Przewodów. Szef NATO: Rosja nie szykuje działań wobec Sojuszu
- Wydaje się, że w Przewodowie nie mieliśmy do czynienia z celowym atakiem - stwierdził sekretarz generalny NATO Jens Stoltenberg. Jak zauważył, wtorkowe eksplozje na Lubelszczyźnie miały miejsce "po tym, gdy Rosja wystrzeliła rakiety na ukraińskie terytorium". Zapewnił, że w sprawie trwa śledztwo, a Federacja Rosyjska "nie przygotowuje ofensywnych działań militarnych wobec NATO".
Stoltenberg wyjaśnił, że eksplozja była prawdopodobnie spowodowana przez "pocisk ukraińskiej obrony przeciwlotniczej, wystrzelony, aby bronić ukraińskiego terytorium". Zastrzegł, że ustalono to na podstawie wstępnych analiz.
ZOBACZ: Przewodów.
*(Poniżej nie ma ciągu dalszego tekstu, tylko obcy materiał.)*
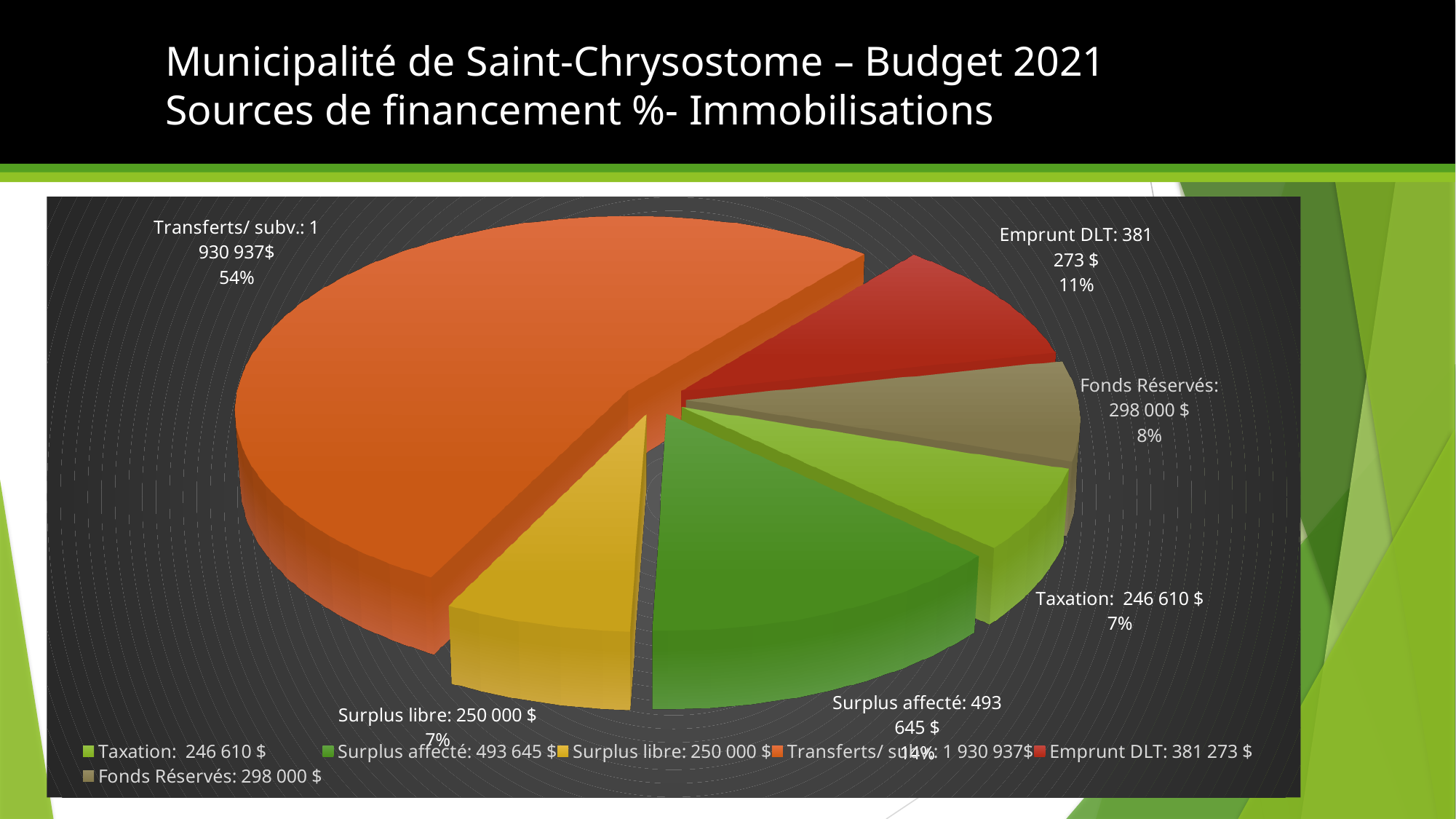
Which source of financing has the smallest dollar amount? Taxation What kind of chart is shown on the slide? Pie chart What is the difference in percentage points between the Transferts/ subv. share and the Surplus affecté share? 40 What share of the pie does Emprunt DLT represent? 11% Which source of financing has the largest share of the pie? Transferts/ subv. How many entries does the legend list? 6 What share of the pie does Transferts/ subv. represent? 54% Which has a larger share of the pie, Emprunt DLT or Fonds Réservés? Emprunt DLT How many slices does the pie chart have? 6 What is the dollar amount shown for Fonds Réservés? 298 000 $ What share of the pie does Surplus affecté represent? 14% What is the dollar amount shown for Surplus libre? 250 000 $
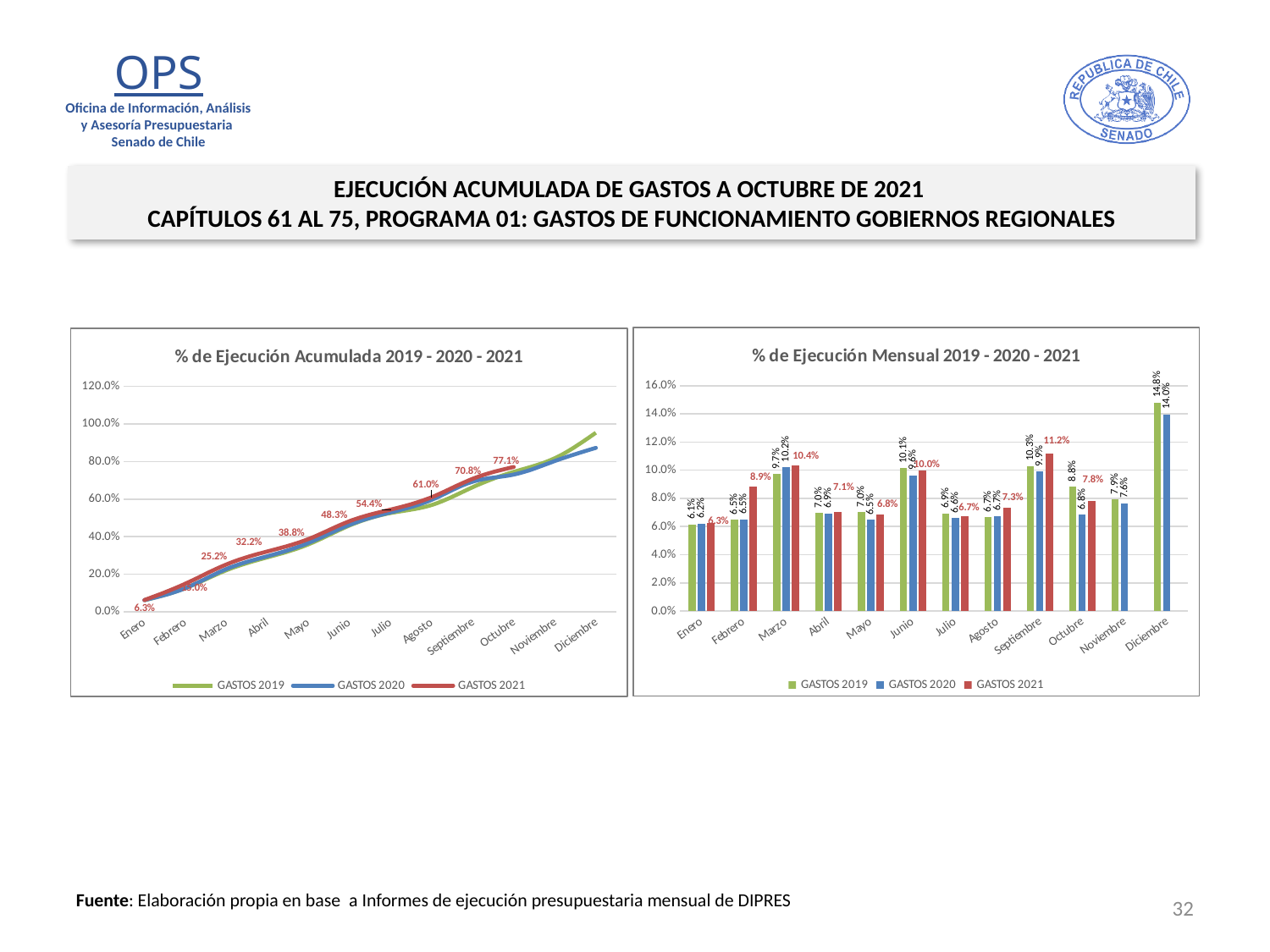
In the left chart '% de Ejecución Acumulada 2019 - 2020 - 2021', do the values rise or fall from Enero to Diciembre? Rise In the right chart '% de Ejecución Mensual 2019 - 2020 - 2021', which is larger for GASTOS 2021: Marzo or Febrero? Marzo What kind of chart is the right chart, '% de Ejecución Mensual 2019 - 2020 - 2021'? Bar chart In the right chart '% de Ejecución Mensual 2019 - 2020 - 2021', which month has the highest value for GASTOS 2019? Diciembre In the left chart '% de Ejecución Acumulada 2019 - 2020 - 2021', what is the value for GASTOS 2021 in Octubre? 77.1% In the left chart '% de Ejecución Acumulada 2019 - 2020 - 2021', what is the value for GASTOS 2021 in Junio? 48.3% How many series does the legend of the left chart '% de Ejecución Acumulada 2019 - 2020 - 2021' list? 3 In the left chart '% de Ejecución Acumulada 2019 - 2020 - 2021', what is the difference between the GASTOS 2021 values for Octubre and Septiembre? 6.3% How many months are shown on the x axis of the right chart '% de Ejecución Mensual 2019 - 2020 - 2021'? 12 What kind of chart is the left chart, '% de Ejecución Acumulada 2019 - 2020 - 2021'? Line chart In the left chart '% de Ejecución Acumulada 2019 - 2020 - 2021', is the value for GASTOS 2020 in Diciembre greater or less than 80.0%? greater In the right chart '% de Ejecución Mensual 2019 - 2020 - 2021', what is the value for GASTOS 2021 in Septiembre? 11.2%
Media: Joe Biden przekazał, że wybuch wywołał pocisk ukraińskiej obrony
- Eksplozja w Polsce to nie wina Ukrainy. Rosja ponosi odpowiedzialność, bo kontynuuje nielegalną wojnę wobec Ukrainy - uznał.
Szef NATO wyjaśnił, jak działa system obrony przeciwlotniczej
Szef NATO zadeklarował, iż państwa NATO są solidarne z Polską. Sojusz zamierza też kontynuować wsparcie dla Kijowa. - Kraje NATO zgadzają się, że musimy zachować czujność, spokój i ścisłą koordynację (...) Rosja musi przerwać tę wojnę - przekazał Stoltenberg.
Zastrzegł, że "systemy obrony przeciwlotniczej na wschodzie są po to, żeby bronić nas przed atakami". - Ataki - pociski manewrujące, balistyczne - mają specyficzne cechy, które wychwytujemy i monitorujemy, by następnie ocenić, czy faktycznie mamy do czynienia z atakiem czy czymś innym - mówił.
Stoltenberg tłumaczył, iż rakieta przeciwlotnicza "nie ma cech ataku". - To tłumaczy, dlaczego wyglądało to tak, jak wyglądało. Nie mówi to jednak nic o naszych możliwościach obrony przed celowymi atakami na terytorium NATO - zapewnił.
Andrzej Duda: Ukraina broniła się i co zrozumiałe także wystrzeliwała rakiety
Kilkadziesiąt minut wcześniej przemówienie wygłosił prezydent RP Andrzej Duda. - Wczoraj obserwowaliśmy zmasowany, w niespotykanej skali atak na Ukrainę. Co najmniej 100 rakiet różnego rodzaju. Bombardowane było prawie całe terytorium Ukrainy, także obszary przygraniczne, czyli obwody lwowski i wołyński - opisywał.
Jak dodawał, Ukraina "broniła się, co oczywiste i zrozumiałe, także wystrzeliwując rakiety", których zadaniem było strącenie rosyjskich pocisków. - Mieliśmy do czynienia z poważnym starciem. Winę za nie ponosi strona rosyjska - stwierdził.